Gli Stati Uniti e Israele si sono assicurati che Hamas non avesse la possibilità di governare. Hanno respinto l’appello di Hamas per un cessate il fuoco a lungo termine in modo da consentire negoziati su una soluzione a due Stati, sulla falsariga di un consenso internazionale al quale Israele e Stati Uniti si oppongono, praticamente isolati, da più di 30 anni, con rare e temporanee variazioni.
Nel frattempo, Israele ha intensificato i suoi programmi di annessione, smembramento e accerchiamento dei cantoni palestinesi in Cisgiordania, che si stanno progressivamente riducendo, sempre con il sostegno degli Stati Uniti, nonostante occasionali lievi critiche, accompagnate da ammiccamenti e munifici finanziamenti.
C’è una procedura standard per rovesciare un governo indesiderato: armare l’esercito per prepararsi a un colpo di stato. Israele e il suo alleato statunitense hanno contribuito ad armare e addestrare Fatah a vincere con la forza ciò che ha perso alle urne, con un colpo di stato militare a Gaza.
Un resoconto dettagliato e documentato di David Rose su Vanity Fair è stato confermato da Norman Olsen, che è stato funzionario degli Affari Esteri per ventisei anni, di cui quattro nella striscia di Gaza e quattro nell’ambasciata USA a Tel Aviv, e poi è diventato coordinatore aggiunto dell’antiterrorismo presso il Dipartimento di Stato. Olsen e suo figlio hanno esaminato gli sforzi del Dipartimento di Stato per assicurarsi che il suo candidato, Mahmoud Abbas, vincesse le elezioni del gennaio 2006, e, nel caso questi tentativi non avessero avuto successo, per provocare un colpo di stato da parte dell’uomo forte di Al Fatah, Muhammad Dahlan. Ma “gli scagnozzi di Dahlan si sono mossi troppo presto”, scrivono gli Olsen, e uno sciopero preventivo di Hamas ha impedito il colpo di stato.
Gli Stati Uniti hanno anche incoraggiato Abbas ad accumulare il potere nelle proprie mani, un comportamento appropriato agli occhi dei sostenitori della dittatura presidenziale dell’amministrazione Bush.
La strategia è fallita, ma Israele e gli Stati Uniti si sono mossi rapidamente per volgere il risultato a loro vantaggio. Adesso hanno un pretesto per stringere la morsa sul popolo di Gaza.
“Perseverare con un simile approccio nelle circostanze attuali è davvero un genocidio e rischia di distruggere un’intera comunità palestinese che è parte integrante di una totalità etnica”, scrive lo studioso di diritto internazionale Richard Falk, relatore speciale dell’ONU per la questione israelo-palestinese.
▬▬▬▬▬▬
[Domande sul materiale]
1. Secondo il testo su Gaza, per quanti anni Norman Olsen ha lavorato come funzionario degli Affari Esteri?
2. Spiega, in base al testo su Gaza, perché Israele e gli Stati Uniti hanno contribuito ad armare e addestrare Fatah.
3. Continua il testo su Gaza dopo la citazione di Richard Falk.

[Dati forniti]
▬▬▬▬▬▬
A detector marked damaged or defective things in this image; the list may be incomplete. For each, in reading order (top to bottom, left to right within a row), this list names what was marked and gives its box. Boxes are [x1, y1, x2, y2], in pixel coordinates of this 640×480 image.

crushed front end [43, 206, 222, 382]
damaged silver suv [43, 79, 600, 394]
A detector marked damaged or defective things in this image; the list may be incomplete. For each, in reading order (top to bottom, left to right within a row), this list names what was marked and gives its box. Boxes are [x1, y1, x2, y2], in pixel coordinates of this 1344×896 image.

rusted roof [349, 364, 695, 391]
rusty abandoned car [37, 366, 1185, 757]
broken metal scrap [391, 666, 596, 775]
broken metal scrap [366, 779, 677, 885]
▬▬▬▬▬▬
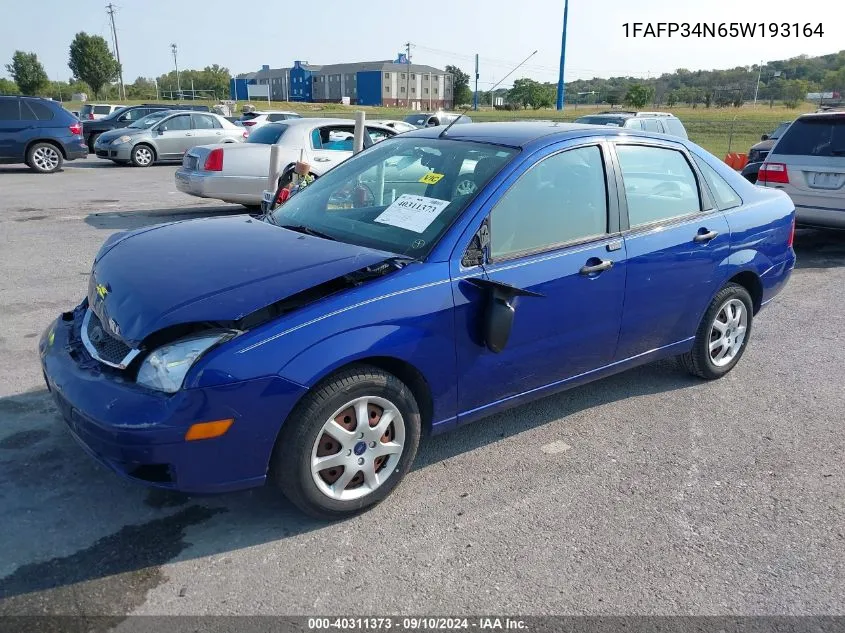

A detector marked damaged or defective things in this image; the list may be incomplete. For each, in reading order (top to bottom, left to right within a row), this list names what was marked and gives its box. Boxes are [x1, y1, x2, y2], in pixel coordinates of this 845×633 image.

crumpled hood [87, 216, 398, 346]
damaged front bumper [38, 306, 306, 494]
▬▬▬▬▬▬
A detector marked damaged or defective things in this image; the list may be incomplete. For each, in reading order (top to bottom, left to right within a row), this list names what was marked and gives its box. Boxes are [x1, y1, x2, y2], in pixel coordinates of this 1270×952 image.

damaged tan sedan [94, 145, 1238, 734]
▬▬▬▬▬▬
[Risposte attese]
1. Per ventisei anni.

2. Secondo il testo, la procedura standard per rovesciare un governo indesiderato consiste nell'armare l'esercito in vista di un colpo di stato. Fatah veniva quindi armata e addestrata per vincere con la forza, tramite un colpo di stato militare a Gaza, ciò che aveva perso alle urne.

3.
Questo approccio è da perseguire, a meno che Hamas non soddisfi le tre condizioni imposte dalla “comunità internazionale” – un termine tecnico che si riferisce al governo degli Stati Uniti e a chiunque lo assecondi. Affinché i palestinesi possano sbirciare fuori dalle mura della loro prigione di Gaza, Hamas deve riconoscere Israele, rinunciare alla violenza e accettare gli accordi del passato, in particolare la Road Map del Quartetto (Stati Uniti, Russia, Unione Europea e ONU).
L’ipocrisia è sorprendente. Ovviamente, gli Stati Uniti e Israele non riconoscono la Palestina né rinunciano alla violenza. Né accettano gli accordi passati. Pur accettando formalmente la Road Map, Israele ha aggiunto 14 riserve che la svuotano. Per citare solo la prima, Israele ha chiesto che affinché il processo possa iniziare e continuare, i palestinesi debbano garantire la massima tranquillità, l’educazione alla pace, la cessazione delle provocazioni, lo smantellamento di Hamas e di altre organizzazioni, e altre condizioni; e anche se riuscissero a soddisfare queste richieste praticamente impossibili, il governo israeliano ha proclamato che “la Roadmap non stabilirà che Israele deve cessare la violenza e le provocazioni contro i palestinesi”.
Il rifiuto della Road Map da parte di Israele, con il sostegno degli Stati Uniti, è inaccettabile per l’immagine che l’Occidente ha di sé; per questo motivo è stato occultato. I fatti sono finalmente diventati di dominio generale con il libro di Jimmy Carter, Palestine: Peace not Apartheid, che ha suscitato un fiume di abusi e tentativi disperati di screditarlo, ma nessuna discussione di rivelazioni come queste, per quello che mi risulta.
Mentre ora è nella posizione di schiacciare Gaza, Israele può anche procedere, con il sostegno degli Stati Uniti, ad attuare i suoi piani in Cisgiordania, aspettandosi la tacita collaborazione dei leader di Fatah che saranno ricompensati per la loro capitolazione. Tra le altre misure, Israele ha iniziato a sbloccare i fondi – stimati in 600 milioni di dollari – che aveva illegalmente congelato in reazione alle elezioni del gennaio 2006.
L’ex primo ministro Tony Blair verrà ora in soccorso. Per l’analista politico libanese Rami Khouri, “nominare Tony Blair inviato speciale per la pace arabo-israeliana è qualcosa come nominare l’imperatore Nerone capo dei vigili del fuoco di Roma”. Blair è l’inviato del Quartetto solo di nome. L’amministrazione Bush ha subito chiarito che è l’inviato di Washington, con un mandato molto limitato. Il segretario di Stato Rice (e il presidente Bush) manterranno il controllo unilaterale sulle questioni importanti, mentre a Blair sarebbe consentito occuparsi solo dei problemi di costruzione istituzionale.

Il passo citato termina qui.